The Humanitarian Shortfall

Agencies state that over a million people in Gaza exist in makeshift accommodations. Aid supplies, including insulated tents, have been insufficient. When the cyclone hit, relief groups reported distributing plastic sheets, tents and mattresses to thousands of families. For those affected, however, this assistance was widely experienced as patchy and insufficient, limited to temporary solutions that did little against ongoing suffering to cold, wind and rain. Structures give way. Sicknesses, hypothermia, and infections linked to damp conditions are rising.

This is not an unforeseen disaster. Winter arrives cyclically. People in Gaza view this crisis not as bad luck, but as abandonment. People speak of how critical supplies are hindered or postponed, while attempts to repair damaged homes are consistently hampered.
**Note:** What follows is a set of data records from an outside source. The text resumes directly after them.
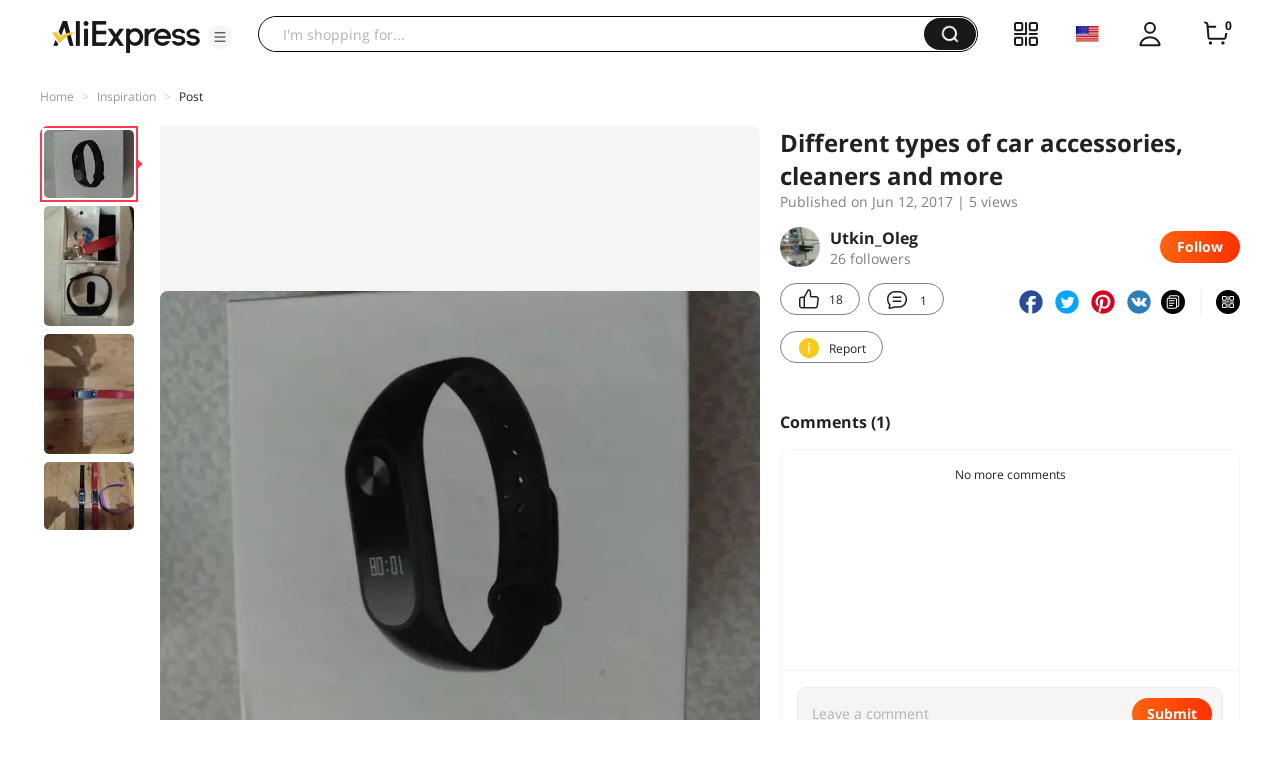

--- FILE ---
content_type: application/javascript
request_url: https://aplus.aliexpress.com/eg.js?t=1769029897398
body_size: 75
content:
window.goldlog=(window.goldlog||{});goldlog.Etag="Cy/4IQWVdlsCARLgDo0O3/wp";goldlog.stag=2;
Local initiatives have tried to make do, to hand out tarps, yet they are still constrained by bureaucratic barriers. The culpability lies in political and humanitarian. Solutions exist, but are kept out.

A Symbolic Season

The factor that intensifies this hardship especially heartbreaking is how unnecessary it should be. It is unconscionable to study, raise children, or battle sickness standing knee-high in cold water inside a tent. No learner should dread the rain ruining their last notebook. Rain reveals just how precarious existence is. It strains physiques worn down by anxiety, fatigue, and loss.

This year's chill aligns with the Christmas season that, for millions, epitomizes warmth, refuge and care for the neediest. In Palestine, that {symbolism

Kiara Thomas
Kiara Thomas

A seasoned gaming analyst with over a decade of experience in online casinos, specializing in slot strategies and player psychology.